Page text:
The New Yorker

When the conversation turns to anti-américanisme primaire, as it will every once in a while in France, the first argument I use if I intend to display a contrary argument is the New Yorker. Indeed, this magazine is so much above the level of the available French weeklies that (to use a cliché), it’s not even funny. Not only is the content much better — more art, more poetry, more humor, more fiction, less French politics –, but the difference is even stronger from the purely visual point of view (typography, art, design: no need to be able to read French or English to see which editors/writers/readers have better taste). This is especially shameful, considering that the French penchant for style over substance would seem to guarantee that we would (at least) do much better in this respect. However, it is not for any of the French magazines that J.J. Sempé draws covers, but for The New Yorker. (Sempé is known in France in particular for inventing the second most important fictional Nicolas in history).

I think I first read about The New Yorker in the introduction to a French translation of Woody Allen’s short humor pieces for the magazine (if you’ve never read any of them, I suggest googling for “Gossage Vardebedian”), in which (the introduction) it was identified as “the most snobbish magazine in the world”, which immediately piqued my curiosity. However, I think I read an issue for the first time when I went for a month to the US to work with Henryk Iwaniec in 1992. Then in late 1993, I decided to start subscribing from France. At that time, issues arrived there about one month after publication, so that reading the jazz programme at the Café Carlyle, for instance, was a somewhat quixotic thing to do, but most of the articles were of lasting enough interest that this delay was not much a problem.

Short text snippets from websites

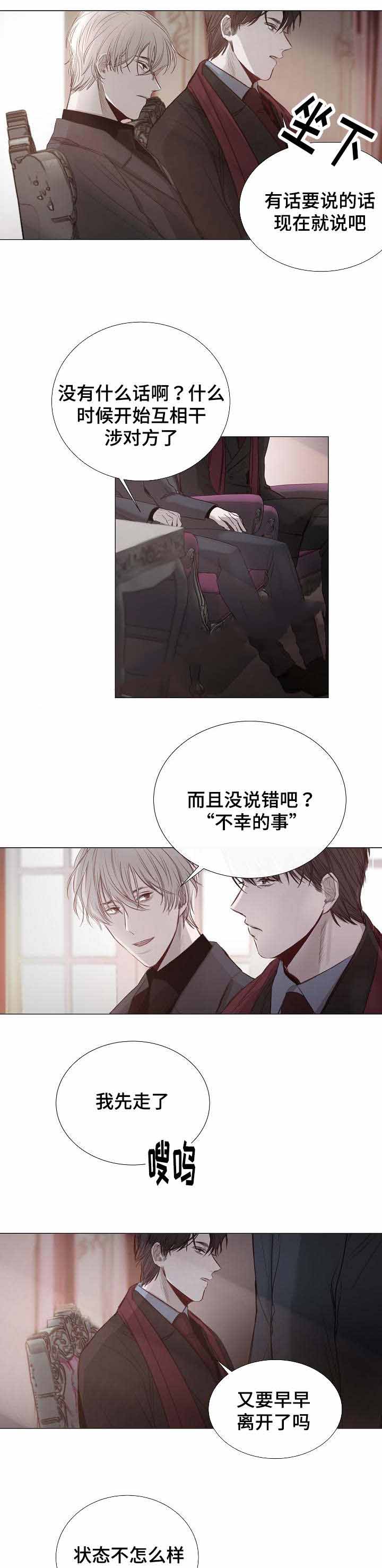 《冷温室》第37话 第6页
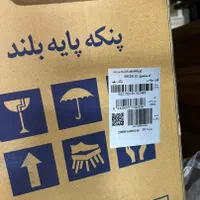 پنکه پایه بلند پارس خزر|پنکه و تصفیه‌کنندهٔ هوا|اصفهان, بیدآباد|دیوار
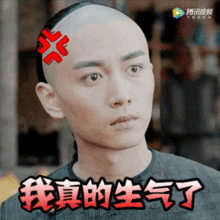 那年花开月正圆表情包那年花开月正圆孙俪表情包下载乐游网游戏下载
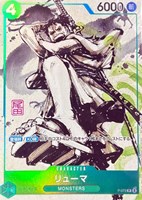 【ワンピ】ＰＲ◇リューマ[背景白]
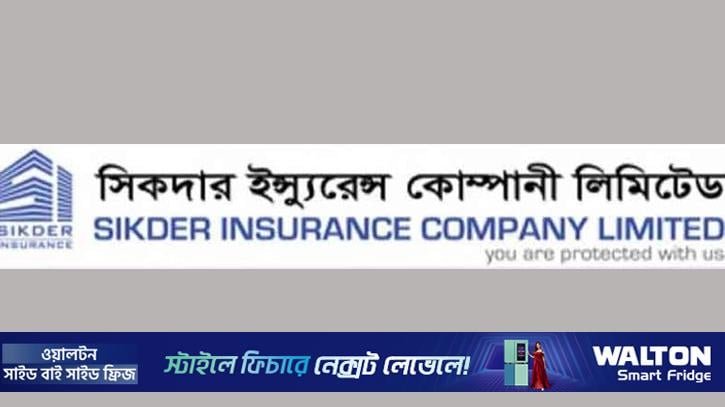 শেয়ারহোল্ডারদের জন্য ১০ শতাংশ লভ্যাংশ ঘোষণা করল সিকদার ইন্স্যুরেন্স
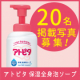 イベント「【アトピタサイト掲載インスタ画像募集】肌本来のうるおいを守って洗う！アトピタ保湿全身泡ソープモニター募集！！」の画像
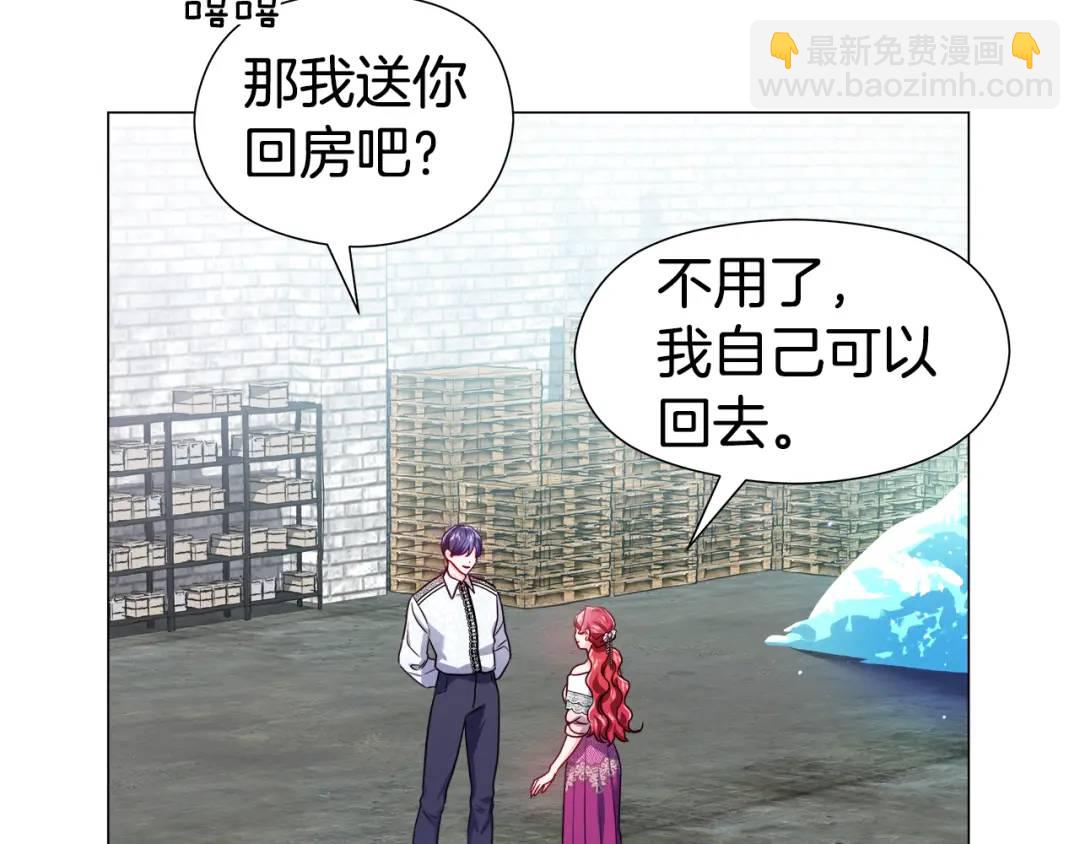 第52话 恋爱百科58
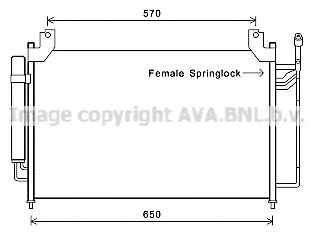 Imagine Condensator, climatizare AVA QUALITY COOLING MZA5240D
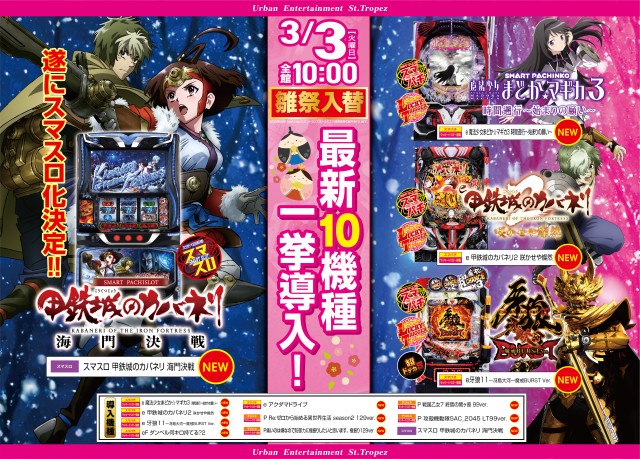 サントロペ松戸店の最新情報画像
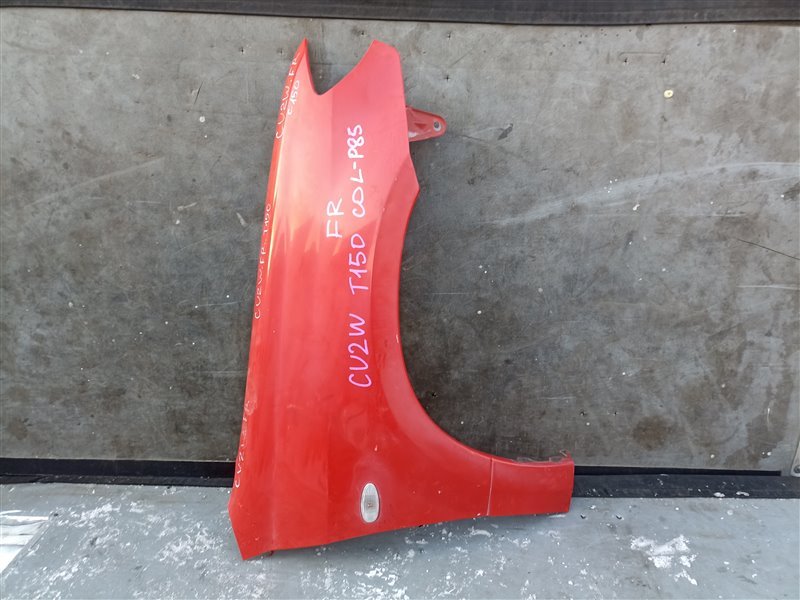 Крыло MITSUBISHI AIRTREK CU2W переднее правое (б/у)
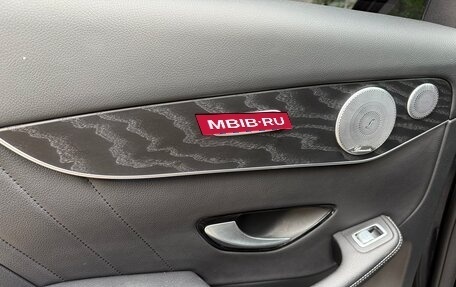 Mercedes-Benz GLC, 2018 год, 3 550 000 рублей, 19 фотография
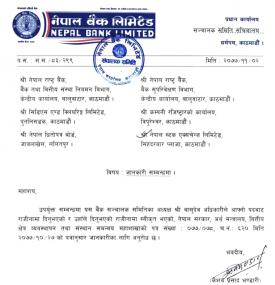 नेपाल बैंकका अध्यक्ष श्री बासुदेव अधिकारीको राजिनामा स्वीकृत भएको बारे सूचना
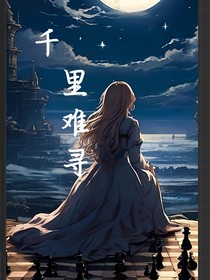 千里难寻，阴阳择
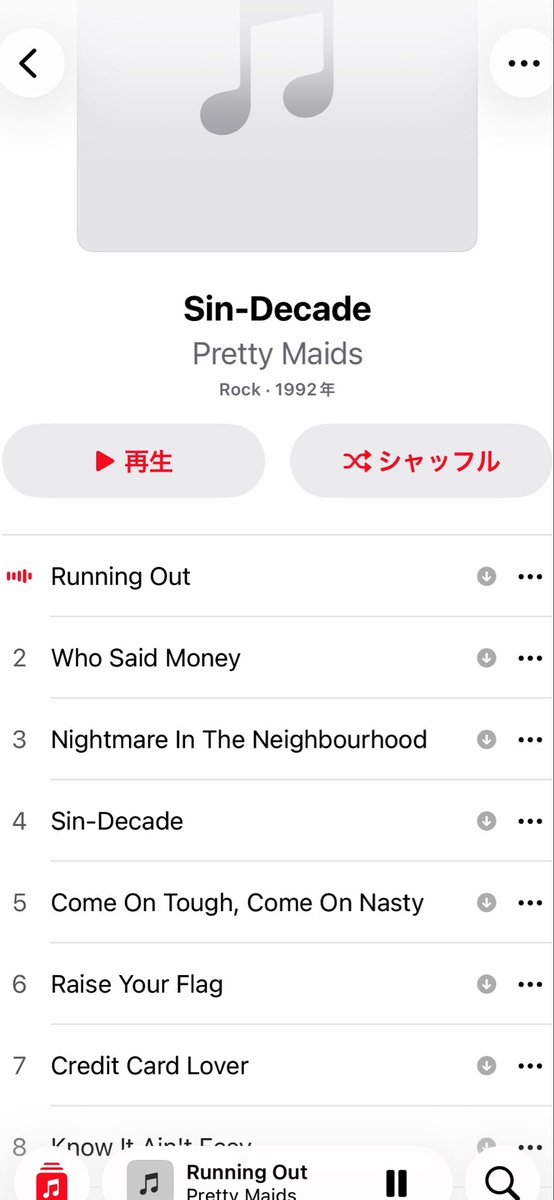 key charbo tweet media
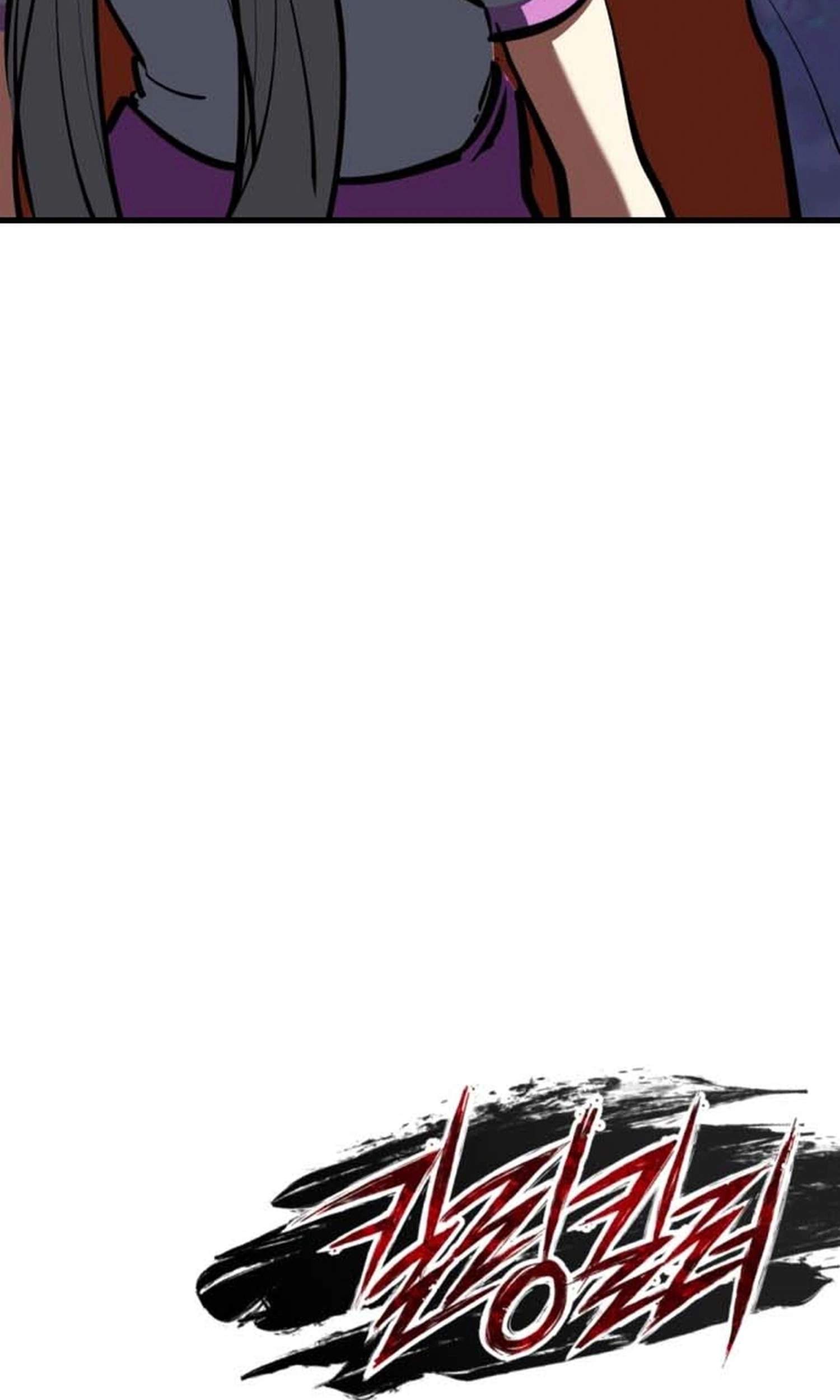 killing killer Chapter 147 page 83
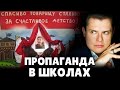 Е. Понасенков о пропаганде в школах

Task instructions:
**A)** Rewrite the paragraph of the New Yorker piece that opens with "I think I first read about The New Yorker" as a short list that keeps its main facts.
**B)** Repeat the part of the New Yorker piece that begins at the words "I think I first" and stop after "much a problem.".
**C)** Write the next part of the piece about The New Yorker, picking up after its last sentence.
The records come from a separate source.

Responses in order:
**A)**
- The writer first heard of the magazine in the introduction to a French translation of Woody Allen's short humor pieces for it, which called it "the most snobbish magazine in the world" and stirred the writer's curiosity.
- The writer probably first read an issue in 1992, during a month in the US working with Henryk Iwaniec.
- In late 1993, the writer began subscribing from France.
- Issues then reached France about a month after publication. That made reading the Café Carlyle jazz listings rather pointless, but most articles held up well enough that the delay hardly mattered.

**B)**
I think I first read about The New Yorker in the introduction to a French translation of Woody Allen’s short humor pieces for the magazine (if you’ve never read any of them, I suggest googling for “Gossage Vardebedian”), in which (the introduction) it was identified as “the most snobbish magazine in the world”, which immediately piqued my curiosity. However, I think I read an issue for the first time when I went for a month to the US to work with Henryk Iwaniec in 1992. Then in late 1993, I decided to start subscribing from France. At that time, issues arrived there about one month after publication, so that reading the jazz programme at the Café Carlyle, for instance, was a somewhat quixotic thing to do, but most of the articles were of lasting enough interest that this delay was not much a problem.

**C)**
My interest for this magazine has been considered somewhat obsessive at times. It is not true that I brought my fledgling (three years old) collection to the US when I went there for Graduate School, but I must admit that I did ship back to France all issues accumulated during that period (and the resulting post-doc), and then had them also sent to Switzerland, together with the issues of the last eight years or so (they are now in storage somewhere in Zürich).

Frankly, my justification for this accumulation was not quite convincing: it is not really useful to have physical issues of The New Yorker somewhere in the basement in a random order, since (until recently) it did not really help to remember vaguely that, say, there was a hilarious story about a mathematics class by some Irish author sometime during the first (or was it second?) Clinton administration — the time to locate it would still be discouraging to consider. Moreover, I couldn’t help feeling terribly jealous of older subscribers who could reach (if they knew where they were located) for issues containing stories by I.B. Singer, for instance, and read them whenever they wanted.

In principle, this two problems were solved a few years ago when The New Yorker published a set of eight DVD’s containing all issues of the magazine (until that date, of course; it has been updated regularly). I bought it immediately, but the fact that the DVD’s were encrypted, and the reader program did not work under Linux was something of a problem. Because we had a Mac in the house, it was still theoretically possible to take advantage of the archive, but in practice it was very inconvenient (except for the fact that the search database was a standard SQLite database, and could thus very well be queried from my Linux computers; so I could say very quickly when the Gossage-Vardebedian papers were published — January 22, 1966 –, but actually reading it involved complicated manipulations and printing to PDF from a very slow Mac whose DVD reader was broken, etc.)

But, at last, this is old history: just recently, The New Yorker started making available both a digital edition (which is convenient, but not so important for me), and the complete archive online, available more or less as in the DVD set, as exact reproductions of the actual magazine (so even the ads, etc, are exactly as in the printed edition, which is quite wonderful actually). Better yet: both services are available free to subscribers.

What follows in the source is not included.